Retype every item below word for word, with each line as it appears.

The input:
- - -

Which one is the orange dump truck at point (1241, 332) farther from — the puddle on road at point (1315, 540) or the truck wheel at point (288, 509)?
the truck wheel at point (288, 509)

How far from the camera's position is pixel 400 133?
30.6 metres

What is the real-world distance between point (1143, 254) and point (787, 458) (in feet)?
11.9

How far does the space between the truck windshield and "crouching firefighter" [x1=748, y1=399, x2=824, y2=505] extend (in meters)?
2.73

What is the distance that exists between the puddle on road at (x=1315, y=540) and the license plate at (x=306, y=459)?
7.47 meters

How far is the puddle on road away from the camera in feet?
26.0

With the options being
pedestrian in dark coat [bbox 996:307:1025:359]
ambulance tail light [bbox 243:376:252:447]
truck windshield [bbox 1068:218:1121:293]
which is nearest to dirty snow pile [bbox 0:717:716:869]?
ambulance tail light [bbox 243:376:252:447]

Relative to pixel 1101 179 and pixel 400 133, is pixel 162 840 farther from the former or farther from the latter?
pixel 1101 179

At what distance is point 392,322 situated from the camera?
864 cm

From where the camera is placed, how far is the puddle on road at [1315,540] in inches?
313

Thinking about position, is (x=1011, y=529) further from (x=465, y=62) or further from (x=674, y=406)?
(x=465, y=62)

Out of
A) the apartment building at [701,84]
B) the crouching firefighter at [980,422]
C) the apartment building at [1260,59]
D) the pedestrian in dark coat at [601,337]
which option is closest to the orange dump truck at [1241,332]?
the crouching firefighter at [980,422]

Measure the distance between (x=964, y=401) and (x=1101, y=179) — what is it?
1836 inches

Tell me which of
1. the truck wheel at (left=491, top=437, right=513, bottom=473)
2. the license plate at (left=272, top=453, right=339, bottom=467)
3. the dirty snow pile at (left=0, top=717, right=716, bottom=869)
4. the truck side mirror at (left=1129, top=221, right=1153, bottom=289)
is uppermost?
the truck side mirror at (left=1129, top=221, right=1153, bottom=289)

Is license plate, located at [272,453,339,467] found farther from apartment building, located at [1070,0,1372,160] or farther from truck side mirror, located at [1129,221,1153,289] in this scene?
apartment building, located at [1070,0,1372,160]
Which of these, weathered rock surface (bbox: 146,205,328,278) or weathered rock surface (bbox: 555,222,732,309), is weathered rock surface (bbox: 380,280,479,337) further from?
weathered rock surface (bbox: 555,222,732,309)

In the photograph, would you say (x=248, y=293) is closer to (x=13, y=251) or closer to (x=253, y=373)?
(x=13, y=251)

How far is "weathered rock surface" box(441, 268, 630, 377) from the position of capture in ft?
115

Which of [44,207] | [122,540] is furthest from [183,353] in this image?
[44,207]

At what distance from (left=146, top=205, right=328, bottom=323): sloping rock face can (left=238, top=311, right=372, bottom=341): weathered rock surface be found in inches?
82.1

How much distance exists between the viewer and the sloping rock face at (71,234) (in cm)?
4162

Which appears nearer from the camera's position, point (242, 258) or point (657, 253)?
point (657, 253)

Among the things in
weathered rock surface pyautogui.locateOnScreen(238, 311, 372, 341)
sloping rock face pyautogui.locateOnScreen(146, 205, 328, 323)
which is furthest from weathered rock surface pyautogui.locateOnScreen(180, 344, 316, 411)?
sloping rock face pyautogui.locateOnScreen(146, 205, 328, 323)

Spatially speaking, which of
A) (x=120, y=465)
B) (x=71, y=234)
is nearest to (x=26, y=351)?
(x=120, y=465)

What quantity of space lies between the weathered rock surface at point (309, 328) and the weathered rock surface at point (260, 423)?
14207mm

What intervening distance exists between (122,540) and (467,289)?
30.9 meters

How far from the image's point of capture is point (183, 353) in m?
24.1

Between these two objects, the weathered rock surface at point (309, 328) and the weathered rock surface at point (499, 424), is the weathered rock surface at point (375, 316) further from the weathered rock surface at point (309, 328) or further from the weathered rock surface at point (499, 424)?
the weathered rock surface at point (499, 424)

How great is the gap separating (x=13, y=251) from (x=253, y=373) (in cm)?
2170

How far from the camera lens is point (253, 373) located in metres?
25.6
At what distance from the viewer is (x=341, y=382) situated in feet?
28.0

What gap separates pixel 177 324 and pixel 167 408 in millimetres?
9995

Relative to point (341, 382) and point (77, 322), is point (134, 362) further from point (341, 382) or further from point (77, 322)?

- - -

Result:
Which one is the orange dump truck at point (1241, 332) farther from — the puddle on road at point (1315, 540) or the truck wheel at point (288, 509)?
the truck wheel at point (288, 509)

How far from the camera's position is pixel 400 133?
30.6 metres

What is the real-world distance between point (1143, 254) and point (787, 458) (in feet)?
11.9

How far does the space between the truck windshield and "crouching firefighter" [x1=748, y1=399, x2=824, y2=505] extend (in meters)?
2.73

What is the distance that exists between the puddle on road at (x=1315, y=540) and the license plate at (x=306, y=459)?
7.47 meters

How far is the puddle on road away from the camera in feet?
26.0

With the options being
pedestrian in dark coat [bbox 996:307:1025:359]
ambulance tail light [bbox 243:376:252:447]
truck windshield [bbox 1068:218:1121:293]
which is nearest to dirty snow pile [bbox 0:717:716:869]?
ambulance tail light [bbox 243:376:252:447]

Relative to pixel 1101 179 and pixel 400 133, is pixel 162 840 farther from the former or farther from the latter?
pixel 1101 179

At what distance is point 392,322 situated from the camera?
864 cm

From where the camera is placed, how far is the puddle on road at [1315,540] in inches?
313

Thinking about position, is (x=1011, y=529) further from (x=465, y=62) or further from (x=674, y=406)?
(x=465, y=62)

Out of
A) the apartment building at [701,84]
B) the crouching firefighter at [980,422]
C) the apartment building at [1260,59]
D) the pedestrian in dark coat at [601,337]
which option is closest to the orange dump truck at [1241,332]?
the crouching firefighter at [980,422]

Measure the distance between (x=964, y=401) and (x=1101, y=179) — what is it?
1836 inches

Tell me which of
1. the truck wheel at (left=491, top=437, right=513, bottom=473)
2. the license plate at (left=272, top=453, right=339, bottom=467)
3. the dirty snow pile at (left=0, top=717, right=716, bottom=869)
4. the truck side mirror at (left=1129, top=221, right=1153, bottom=289)
is uppermost?
the truck side mirror at (left=1129, top=221, right=1153, bottom=289)

Is license plate, located at [272,453,339,467] found farther from apartment building, located at [1070,0,1372,160] or farther from truck side mirror, located at [1129,221,1153,289] in this scene?
apartment building, located at [1070,0,1372,160]
Which of these, weathered rock surface (bbox: 146,205,328,278) or weathered rock surface (bbox: 555,222,732,309), is weathered rock surface (bbox: 380,280,479,337) further from?
weathered rock surface (bbox: 555,222,732,309)

In the photograph, would you say (x=248, y=293) is closer to (x=13, y=251) or closer to (x=253, y=373)?
(x=13, y=251)

How far is "weathered rock surface" box(441, 268, 630, 377) from the position of capture in ft?
115

Which of [44,207] | [122,540] is furthest from [183,353] in this image?
[44,207]

At what distance from (left=146, top=205, right=328, bottom=323): sloping rock face can (left=238, top=311, right=372, bottom=341): weathered rock surface be found in inches?
82.1

How much distance exists between the viewer and the sloping rock face at (71,234) (in cm)?
4162

Which appears nearer from the camera's position, point (242, 258) or point (657, 253)?
point (657, 253)

Among the things in
weathered rock surface pyautogui.locateOnScreen(238, 311, 372, 341)
sloping rock face pyautogui.locateOnScreen(146, 205, 328, 323)
which is furthest from weathered rock surface pyautogui.locateOnScreen(180, 344, 316, 411)?
sloping rock face pyautogui.locateOnScreen(146, 205, 328, 323)

Spatially speaking, which of
A) (x=120, y=465)
B) (x=71, y=234)
is nearest to (x=26, y=351)?
(x=120, y=465)

What quantity of space lies between the weathered rock surface at point (309, 328) and the weathered rock surface at point (260, 423)?
14207mm

What intervening distance exists between (122,540) and (467,289)?
30.9 meters

How far from the image's point of capture is point (183, 353) in m?
24.1

Between these two objects, the weathered rock surface at point (309, 328) and the weathered rock surface at point (499, 424), is the weathered rock surface at point (375, 316) further from the weathered rock surface at point (309, 328) or further from the weathered rock surface at point (499, 424)?
the weathered rock surface at point (499, 424)

How great is the gap separating (x=13, y=251) from (x=253, y=373) (in cm)?
2170

How far from the camera lens is point (253, 373) located in metres?
25.6
At what distance from the viewer is (x=341, y=382) situated in feet?
28.0

What gap separates pixel 177 324 and pixel 167 408 in millimetres?
9995

Relative to point (341, 382) and point (77, 322), is point (134, 362) further from point (341, 382) or further from point (77, 322)?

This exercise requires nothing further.